Next stop: Oslo-Gardermoen airport.

Why I’m taking this long and environmentally unfriendly trip by plane? Because the passenger trains from Sweden to the Norwegian Narvik have been cancelled for months. From there I could have taken a bus to Tromsø. Hopefully the train will be opened soon again.

13:46 – arrival in Oslo. And guess what, it’s foggy again. The airbus A320 was almost empty. Only 25 passengers instead of 180. I (and the stewards) have the last 7 rows for me alone.

In Tromsø I first have to show my passport and my employment contract, then I have to go to the baggage claim to get my luggage. It has to go through the custom. While doing that I somehow leave the arrival area where I planned to make a corona test.

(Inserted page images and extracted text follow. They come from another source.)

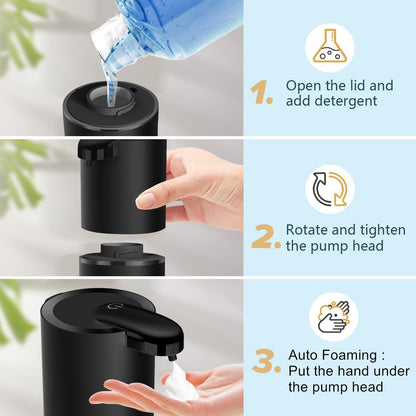 1. Open the lid and add detergent

2. Rotate and tighten the pump head

3. Auto Foaming : Put the hand under the pump head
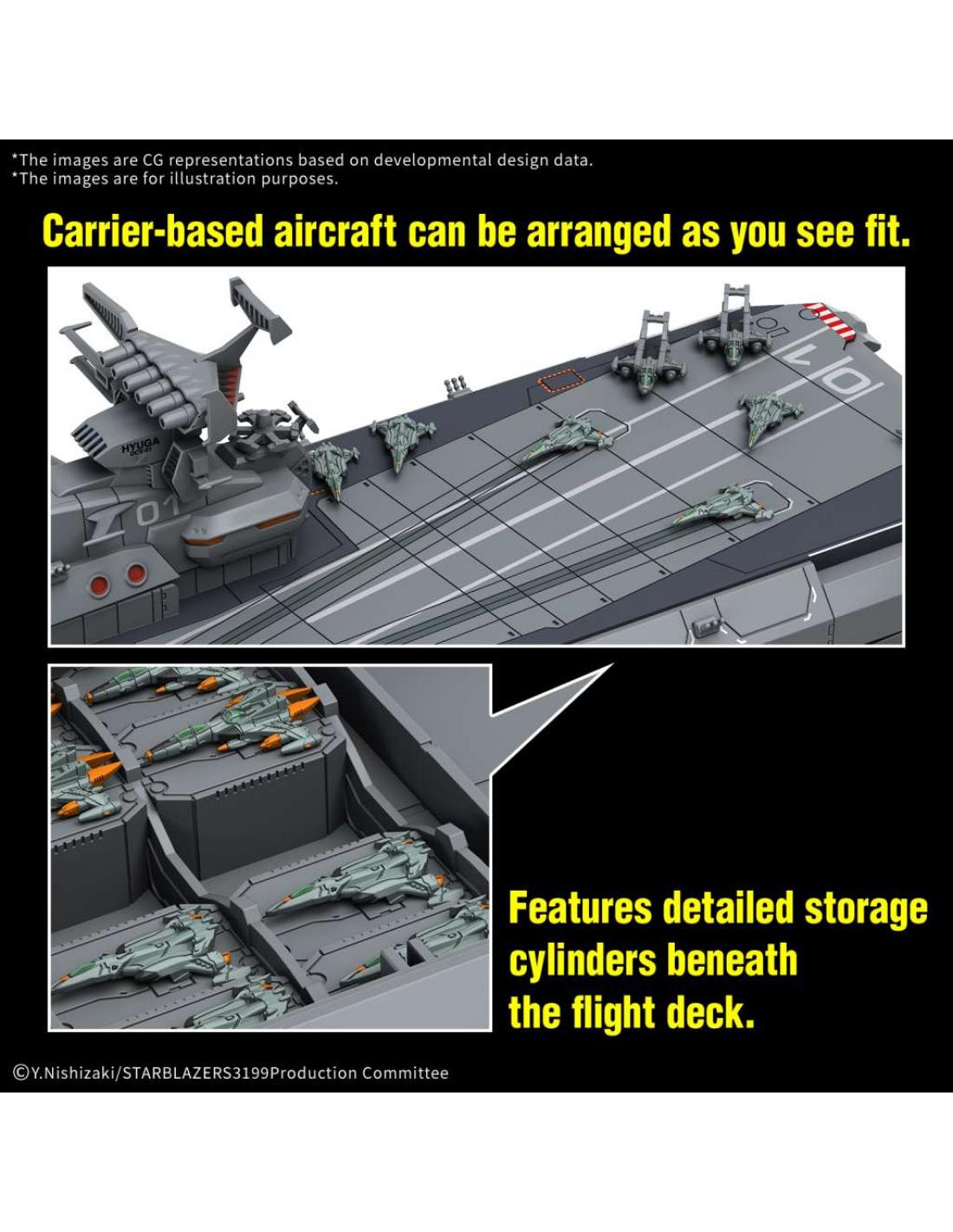 *The images are CG representations based on developmental design data.
*The images are for illustration purposes.

Carrier-based aircraft can be arranged as you see fit.

HYUGA
DCV-01

01

01

Features detailed storage cylinders beneath the flight deck.

©Y.Nishizaki/STARBLAZERS3199Production Committee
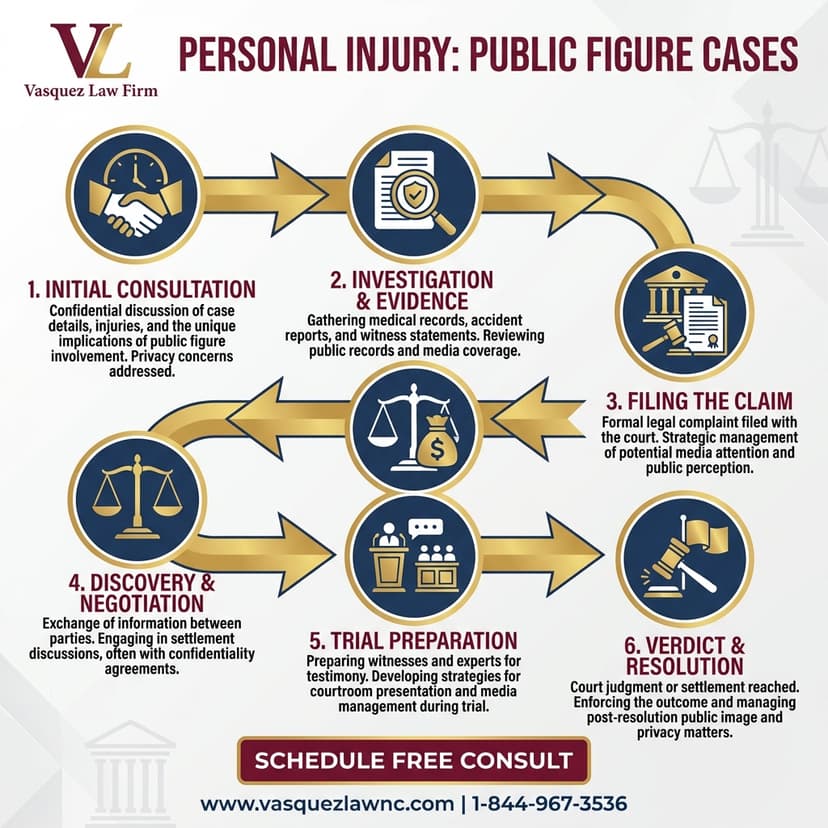 VL
Vasquez Law Firm

PERSONAL INJURY: PUBLIC FIGURE CASES

1. INITIAL CONSULTATION
Confidential discussion of case details, injuries, and the unique implications of public figure involvement. Privacy concerns addressed.

2. INVESTIGATION & EVIDENCE
Gathering medical records, accident reports, and witness statements. Reviewing public records and media coverage.

3. FILING THE CLAIM
Formal legal complaint filed with the court. Strategic management of potential media attention and public perception.

4. DISCOVERY & NEGOTIATION
Exchange of information between parties. Engaging in settlement discussions, often with confidentiality agreements.

5. TRIAL PREPARATION
Preparing witnesses and experts for testimony. Developing strategies for courtroom presentation and media management during trial.

6. VERDICT & RESOLUTION
Court judgment or settlement reached. Enforcing the outcome and managing post-resolution public image and privacy matters.

SCHEDULE FREE CONSULT

www.vasquezlawnc.com | 1-844-967-3536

Since the info desk is closed I have to continue without any test. Maybe I’ll manage to get one tomorrow in Tromsø. This could shorten my quarantine of ten days.

The most visible ad at the airport: Norrøna outdoor equipment featuring a downhill skier. That slope would be hundred times too steep for me but I start longing for snow.

Next (and final) stop: Tromsø. The checkin is in ten minutes.

16:30 – Somewhere above the airport Oslo Gardermoen. Our airplane has started. It is hardly half full. The fog has vanished and I have a view to the autumnal surroundings of the airport.

This landscape looks cosy, a bit like Tolkien’s Hobbiton. An hour later the landscape looks completely different.

Soon the plane starts to sink giving me the probably fastest sunset I’ve ever seen. Hardly more than five minutes later we have landed on the airport Tromsø Langnes where I get a lift of K., my roommate in Tromsø.

Tomorrow I’ll have a day off. The next day I’ll start working at the Norwegian Polarinstitute. Unfortunately from home because I’m in travel quarantine. That’s not the easiest start, but that cannot be changed.

Bathing gets colder

Yesterday afternoon. It had been quite foggy the whole day and so it still was at the small sandy beach at Vitskärsudden. Annika and I had bathed several times the week the last months. We both could see and feel how the water temperature slowly had decreased. Yesterday the bath thermometer showed 10 °C and slightly above and the water started to feel cold, especially in the fingers. But we still enjoyed the bathing, the beauty of the place and the sensation afterwards.

Today I’ll fly to Tromsø and probably I won’t be back home before Christmas. I’m curious whether the sea at Vitskärsudden will already be frozen over or if there will be open water where we can take a real winter bath.